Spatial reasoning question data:

▶

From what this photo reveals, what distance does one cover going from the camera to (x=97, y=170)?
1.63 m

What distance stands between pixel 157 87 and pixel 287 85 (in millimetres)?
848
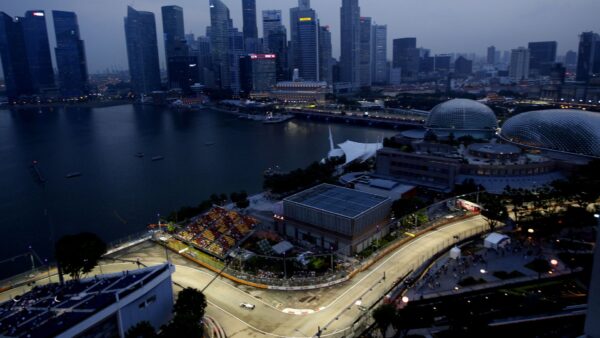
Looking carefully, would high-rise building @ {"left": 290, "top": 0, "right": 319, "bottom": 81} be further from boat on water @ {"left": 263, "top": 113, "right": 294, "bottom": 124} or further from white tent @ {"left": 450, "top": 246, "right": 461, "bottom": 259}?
white tent @ {"left": 450, "top": 246, "right": 461, "bottom": 259}

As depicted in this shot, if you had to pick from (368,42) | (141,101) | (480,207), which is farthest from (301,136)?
(368,42)

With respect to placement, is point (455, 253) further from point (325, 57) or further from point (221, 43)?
point (221, 43)

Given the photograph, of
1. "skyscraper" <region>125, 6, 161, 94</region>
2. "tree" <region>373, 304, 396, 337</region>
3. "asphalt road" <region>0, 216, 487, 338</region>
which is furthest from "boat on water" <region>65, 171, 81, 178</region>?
"skyscraper" <region>125, 6, 161, 94</region>

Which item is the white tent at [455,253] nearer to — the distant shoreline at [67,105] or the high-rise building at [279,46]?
the distant shoreline at [67,105]

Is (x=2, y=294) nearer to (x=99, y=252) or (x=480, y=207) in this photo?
(x=99, y=252)

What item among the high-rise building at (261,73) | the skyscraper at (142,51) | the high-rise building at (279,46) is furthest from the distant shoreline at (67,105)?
the high-rise building at (279,46)

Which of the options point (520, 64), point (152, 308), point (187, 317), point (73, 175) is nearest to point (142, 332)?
point (187, 317)
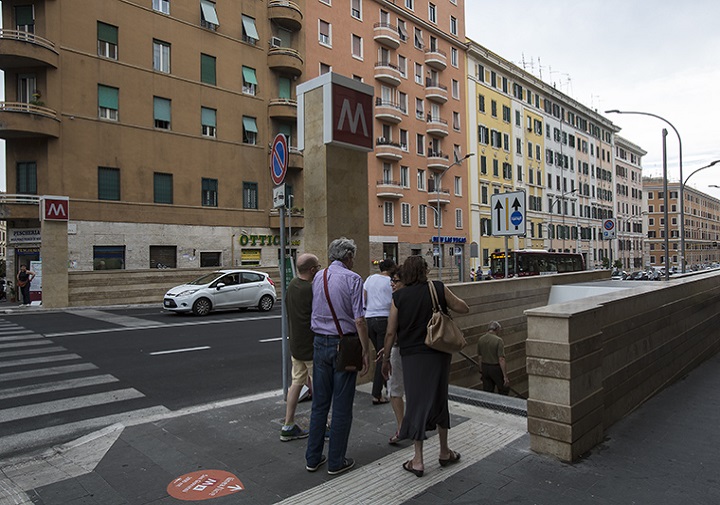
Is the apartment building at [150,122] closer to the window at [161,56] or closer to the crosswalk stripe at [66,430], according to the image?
the window at [161,56]

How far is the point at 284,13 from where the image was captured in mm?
31250

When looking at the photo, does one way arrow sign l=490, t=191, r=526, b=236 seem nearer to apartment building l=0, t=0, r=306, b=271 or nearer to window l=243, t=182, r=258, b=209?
apartment building l=0, t=0, r=306, b=271

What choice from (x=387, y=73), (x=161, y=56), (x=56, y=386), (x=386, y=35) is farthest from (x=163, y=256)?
(x=386, y=35)

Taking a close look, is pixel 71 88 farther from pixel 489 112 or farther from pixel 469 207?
pixel 489 112

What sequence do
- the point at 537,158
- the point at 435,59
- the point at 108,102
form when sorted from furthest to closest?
1. the point at 537,158
2. the point at 435,59
3. the point at 108,102

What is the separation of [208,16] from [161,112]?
640 cm

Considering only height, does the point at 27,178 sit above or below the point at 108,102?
below

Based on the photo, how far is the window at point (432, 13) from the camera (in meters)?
43.7

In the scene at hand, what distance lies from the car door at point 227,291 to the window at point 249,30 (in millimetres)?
17420

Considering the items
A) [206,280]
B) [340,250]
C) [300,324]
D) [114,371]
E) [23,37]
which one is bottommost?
[114,371]

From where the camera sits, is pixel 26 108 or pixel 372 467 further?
pixel 26 108

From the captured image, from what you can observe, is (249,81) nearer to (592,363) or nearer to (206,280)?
(206,280)

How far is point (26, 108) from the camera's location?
2259 cm

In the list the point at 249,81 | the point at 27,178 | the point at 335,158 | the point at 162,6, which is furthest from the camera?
the point at 249,81
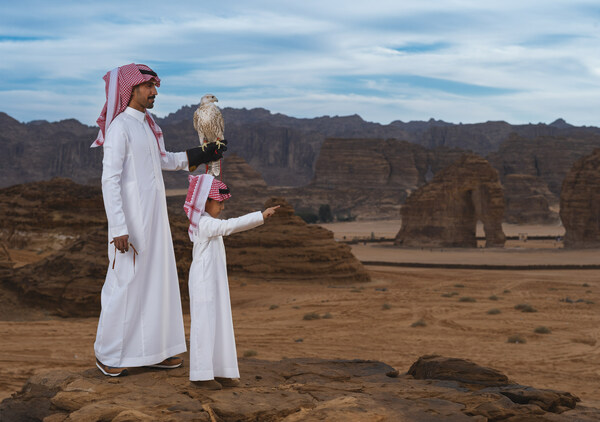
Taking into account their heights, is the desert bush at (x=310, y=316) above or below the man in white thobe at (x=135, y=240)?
below

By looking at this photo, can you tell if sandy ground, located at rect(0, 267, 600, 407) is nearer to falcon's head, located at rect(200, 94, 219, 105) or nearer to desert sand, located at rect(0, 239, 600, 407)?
desert sand, located at rect(0, 239, 600, 407)

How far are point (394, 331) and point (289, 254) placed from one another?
377 inches

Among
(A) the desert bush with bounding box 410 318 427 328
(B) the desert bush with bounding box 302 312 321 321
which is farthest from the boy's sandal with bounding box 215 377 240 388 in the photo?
(B) the desert bush with bounding box 302 312 321 321

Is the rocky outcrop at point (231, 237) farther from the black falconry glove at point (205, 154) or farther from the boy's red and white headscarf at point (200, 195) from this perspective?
the boy's red and white headscarf at point (200, 195)

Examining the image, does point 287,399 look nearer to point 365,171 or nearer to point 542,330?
point 542,330

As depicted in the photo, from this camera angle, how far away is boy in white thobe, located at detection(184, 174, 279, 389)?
17.9 ft

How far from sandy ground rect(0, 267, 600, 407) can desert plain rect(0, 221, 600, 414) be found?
19mm

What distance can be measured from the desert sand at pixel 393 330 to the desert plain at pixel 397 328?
2cm

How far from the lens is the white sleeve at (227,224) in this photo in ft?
17.9

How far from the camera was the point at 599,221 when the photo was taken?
39.5 m

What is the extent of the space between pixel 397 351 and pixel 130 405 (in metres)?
7.09

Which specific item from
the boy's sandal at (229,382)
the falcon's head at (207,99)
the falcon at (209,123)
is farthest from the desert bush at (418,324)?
the falcon's head at (207,99)

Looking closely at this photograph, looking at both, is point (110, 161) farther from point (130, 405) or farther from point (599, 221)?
point (599, 221)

◀

*REQUIRED TASK:* Rewrite the material with each occurrence of "photograph" changed to "snapshot", keeping all other text identical. Omit the pictures from the output.

*SOLVED EXERCISE:*
From what this photo reveals, what distance does one cover going from the camera to (x=97, y=170)?
1.63 m

What distance stands between pixel 157 87 and pixel 287 85 (in millimetres)?
848
Looking carefully, would high-rise building @ {"left": 290, "top": 0, "right": 319, "bottom": 81} be further from boat on water @ {"left": 263, "top": 113, "right": 294, "bottom": 124} or further from white tent @ {"left": 450, "top": 246, "right": 461, "bottom": 259}?
white tent @ {"left": 450, "top": 246, "right": 461, "bottom": 259}

As depicted in this shot, if you had to pick from (368,42) | (141,101) | (480,207), which is farthest from (301,136)?
(368,42)

With respect to placement, is point (455, 253) further from point (325, 57) or further from point (221, 43)?
point (221, 43)

Given the snapshot, of
1. "skyscraper" <region>125, 6, 161, 94</region>
2. "tree" <region>373, 304, 396, 337</region>
3. "asphalt road" <region>0, 216, 487, 338</region>
which is furthest from "boat on water" <region>65, 171, 81, 178</region>?
"skyscraper" <region>125, 6, 161, 94</region>

Which item is the white tent at [455,253] nearer to — the distant shoreline at [67,105] or the high-rise building at [279,46]?
the distant shoreline at [67,105]

Is (x=2, y=294) nearer to (x=99, y=252) or (x=480, y=207) in this photo?
(x=99, y=252)

What item among the high-rise building at (261,73) | the skyscraper at (142,51) | the high-rise building at (279,46) is furthest from the distant shoreline at (67,105)?
the high-rise building at (279,46)

Which of the options point (520, 64), point (152, 308), point (187, 317), point (73, 175) is nearest to point (142, 332)?
point (187, 317)
Is the apartment building at [150,122] closer to the window at [161,56] or closer to the crosswalk stripe at [66,430], according to the image?
the window at [161,56]

How far is the point at 284,13 from where the image was captured in mm?
31250

When looking at the photo, does one way arrow sign l=490, t=191, r=526, b=236 seem nearer to apartment building l=0, t=0, r=306, b=271 or nearer to window l=243, t=182, r=258, b=209?
apartment building l=0, t=0, r=306, b=271

What choice from (x=387, y=73), (x=161, y=56), (x=56, y=386), (x=386, y=35) is farthest from (x=163, y=256)?
(x=386, y=35)

Taking a close look, is pixel 71 88 farther from pixel 489 112 or farther from pixel 469 207?
pixel 489 112

What sequence do
- the point at 537,158
- the point at 435,59
- the point at 108,102
form when sorted from furthest to closest?
1. the point at 537,158
2. the point at 435,59
3. the point at 108,102

What is the separation of [208,16] from [161,112]?
640 cm

Considering only height, does the point at 27,178 sit above or below the point at 108,102?
below

Based on the photo, how far is the window at point (432, 13) from the camera (in meters)?
43.7

In the scene at hand, what distance lies from the car door at point 227,291 to the window at point 249,30 (in millimetres)?
17420

Considering the items
A) [206,280]
B) [340,250]
C) [300,324]
D) [114,371]
E) [23,37]
which one is bottommost?
[114,371]

From where the camera sits, is pixel 26 108 or pixel 372 467 further?
pixel 26 108

From the captured image, from what you can observe, is (249,81) nearer to (592,363) or nearer to (206,280)?
(206,280)

How far is point (26, 108) from the camera's location?
2259 cm

In the list the point at 249,81 | the point at 27,178 | the point at 335,158 | the point at 162,6, which is furthest from the camera?
the point at 249,81
Taking into account their heights, is the desert bush at (x=310, y=316) above or below the man in white thobe at (x=135, y=240)?
below

By looking at this photo, can you tell if sandy ground, located at rect(0, 267, 600, 407) is nearer to falcon's head, located at rect(200, 94, 219, 105) or nearer to desert sand, located at rect(0, 239, 600, 407)?
desert sand, located at rect(0, 239, 600, 407)

How far are point (394, 331) and point (289, 254) placed from one another?
377 inches

Among
(A) the desert bush with bounding box 410 318 427 328
(B) the desert bush with bounding box 302 312 321 321
which is farthest from the boy's sandal with bounding box 215 377 240 388 in the photo?
(B) the desert bush with bounding box 302 312 321 321

Is the rocky outcrop at point (231, 237) farther from the black falconry glove at point (205, 154) or farther from the boy's red and white headscarf at point (200, 195) from this perspective?
the boy's red and white headscarf at point (200, 195)

Examining the image, does point 287,399 look nearer to point 365,171 or nearer to point 542,330?
point 542,330

As depicted in the photo, from this camera angle, how far away is boy in white thobe, located at detection(184, 174, 279, 389)?
17.9 ft

How far from sandy ground rect(0, 267, 600, 407) can desert plain rect(0, 221, 600, 414) be found?
19mm

What distance can be measured from the desert sand at pixel 393 330 to the desert plain at pixel 397 328?
2cm

How far from the lens is the white sleeve at (227,224) in this photo in ft?
17.9

How far from the camera was the point at 599,221 when the photo was taken?
39.5 m

What is the extent of the space between pixel 397 351 and pixel 130 405 (in metres)?
7.09

Which specific item from
the boy's sandal at (229,382)
the falcon's head at (207,99)
the falcon at (209,123)
is farthest from the desert bush at (418,324)?
the falcon's head at (207,99)

Looking closely at this snapshot, looking at both, is point (110, 161) farther from point (130, 405) or farther from point (599, 221)?
point (599, 221)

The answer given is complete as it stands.